Potential Cost Savings in Sewer Rehabilitation

The first edition of ASTM standard F 2304, Practice for Rehabilitation of Sewers Using Chemical Grouting, has been on the street for just over one year. Recently, someone asked what has been the technical and economic impact of this new standard on the industry. A simple, honest answer is that it is too early to tell and thus there is no apparent business impact to date, but that is not a fair evaluation of the standard nor the impact the standard is expected to have over the next 10 years.

The process of chemical grouting of sewer main and manhole joints and cracks to stop ground-water infiltration and stabilize the bedding soil around these structures is over 40 years old. While it is a small market niche within the larger sewer rehabilitation industry, it is a sound rehabilitation process that, when properly done and used in the right applications, can significantly reduce the ground-water loading on sewage treatment plants; it should not be pushed into the background of sewer rehab technology. Thus the issuing of three ASTM standard practices covering the chemical grouting of sewer mainlines, manholes and laterals should go a long way toward keeping this process in the forefront of sewer rehabilitation.

Task directions |
Please answer these three questions from the sewer rehabilitation text:
1. What is the full title of ASTM standard F 2304?
2. How old is the process of chemical grouting of sewer main and manhole joints and cracks?
3. How many ASTM standard practices covering chemical grouting have been issued?
The records after this point are unrelated to the sewer rehabilitation text.

Material shown |
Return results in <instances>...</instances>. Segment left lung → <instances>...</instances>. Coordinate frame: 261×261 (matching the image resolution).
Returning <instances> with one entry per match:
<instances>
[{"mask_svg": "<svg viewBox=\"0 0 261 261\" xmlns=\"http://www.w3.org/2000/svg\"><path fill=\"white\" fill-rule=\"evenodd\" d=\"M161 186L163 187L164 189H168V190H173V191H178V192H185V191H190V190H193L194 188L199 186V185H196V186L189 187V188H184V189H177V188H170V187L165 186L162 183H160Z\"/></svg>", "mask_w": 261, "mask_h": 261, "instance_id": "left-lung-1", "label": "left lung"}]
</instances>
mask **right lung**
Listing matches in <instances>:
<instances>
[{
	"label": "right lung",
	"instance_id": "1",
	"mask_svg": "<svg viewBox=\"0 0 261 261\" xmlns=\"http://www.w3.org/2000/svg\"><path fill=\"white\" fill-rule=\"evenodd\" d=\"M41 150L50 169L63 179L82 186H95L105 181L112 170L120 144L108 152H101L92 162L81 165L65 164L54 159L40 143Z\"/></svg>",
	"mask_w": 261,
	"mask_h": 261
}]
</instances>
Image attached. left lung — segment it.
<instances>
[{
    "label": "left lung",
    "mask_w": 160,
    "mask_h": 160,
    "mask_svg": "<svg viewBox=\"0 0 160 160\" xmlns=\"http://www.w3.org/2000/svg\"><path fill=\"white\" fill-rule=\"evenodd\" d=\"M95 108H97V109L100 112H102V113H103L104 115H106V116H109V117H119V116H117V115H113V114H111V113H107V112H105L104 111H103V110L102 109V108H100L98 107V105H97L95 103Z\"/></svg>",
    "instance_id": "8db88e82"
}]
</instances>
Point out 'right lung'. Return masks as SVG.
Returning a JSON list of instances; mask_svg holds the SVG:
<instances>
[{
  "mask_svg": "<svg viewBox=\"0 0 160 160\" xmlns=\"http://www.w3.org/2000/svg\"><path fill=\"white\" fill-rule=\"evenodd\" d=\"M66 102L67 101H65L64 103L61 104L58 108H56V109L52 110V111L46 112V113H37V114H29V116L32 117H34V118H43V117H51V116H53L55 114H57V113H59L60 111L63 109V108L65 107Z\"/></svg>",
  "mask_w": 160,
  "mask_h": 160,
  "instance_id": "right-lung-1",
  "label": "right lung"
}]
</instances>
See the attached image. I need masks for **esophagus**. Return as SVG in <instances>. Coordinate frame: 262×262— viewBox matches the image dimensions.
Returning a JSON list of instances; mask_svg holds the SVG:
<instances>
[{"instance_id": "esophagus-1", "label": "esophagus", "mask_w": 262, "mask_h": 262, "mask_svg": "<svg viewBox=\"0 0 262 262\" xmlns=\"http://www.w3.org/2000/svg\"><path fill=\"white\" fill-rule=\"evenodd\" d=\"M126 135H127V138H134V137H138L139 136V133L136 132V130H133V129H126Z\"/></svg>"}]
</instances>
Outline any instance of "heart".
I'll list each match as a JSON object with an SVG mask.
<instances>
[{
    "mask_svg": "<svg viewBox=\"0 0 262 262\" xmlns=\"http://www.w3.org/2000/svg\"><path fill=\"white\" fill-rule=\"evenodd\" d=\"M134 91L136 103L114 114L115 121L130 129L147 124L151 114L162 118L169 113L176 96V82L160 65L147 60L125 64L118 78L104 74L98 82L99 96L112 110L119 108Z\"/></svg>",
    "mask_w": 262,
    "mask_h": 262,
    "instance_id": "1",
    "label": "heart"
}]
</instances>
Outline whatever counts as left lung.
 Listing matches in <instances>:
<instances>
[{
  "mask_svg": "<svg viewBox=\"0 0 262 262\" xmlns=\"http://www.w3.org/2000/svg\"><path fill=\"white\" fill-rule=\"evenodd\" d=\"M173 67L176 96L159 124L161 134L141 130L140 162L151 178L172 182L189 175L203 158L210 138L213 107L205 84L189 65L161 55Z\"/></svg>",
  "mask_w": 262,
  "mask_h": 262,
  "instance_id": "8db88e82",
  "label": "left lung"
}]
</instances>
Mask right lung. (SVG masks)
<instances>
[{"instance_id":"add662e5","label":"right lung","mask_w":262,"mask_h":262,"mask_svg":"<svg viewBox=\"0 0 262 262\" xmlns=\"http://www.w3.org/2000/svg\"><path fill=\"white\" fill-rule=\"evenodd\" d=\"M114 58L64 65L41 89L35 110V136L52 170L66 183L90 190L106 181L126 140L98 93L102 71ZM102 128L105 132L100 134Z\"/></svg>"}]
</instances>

Written answer |
1. Practice for Rehabilitation of Sewers Using Chemical Grouting
2. Over 40 years old
3. Three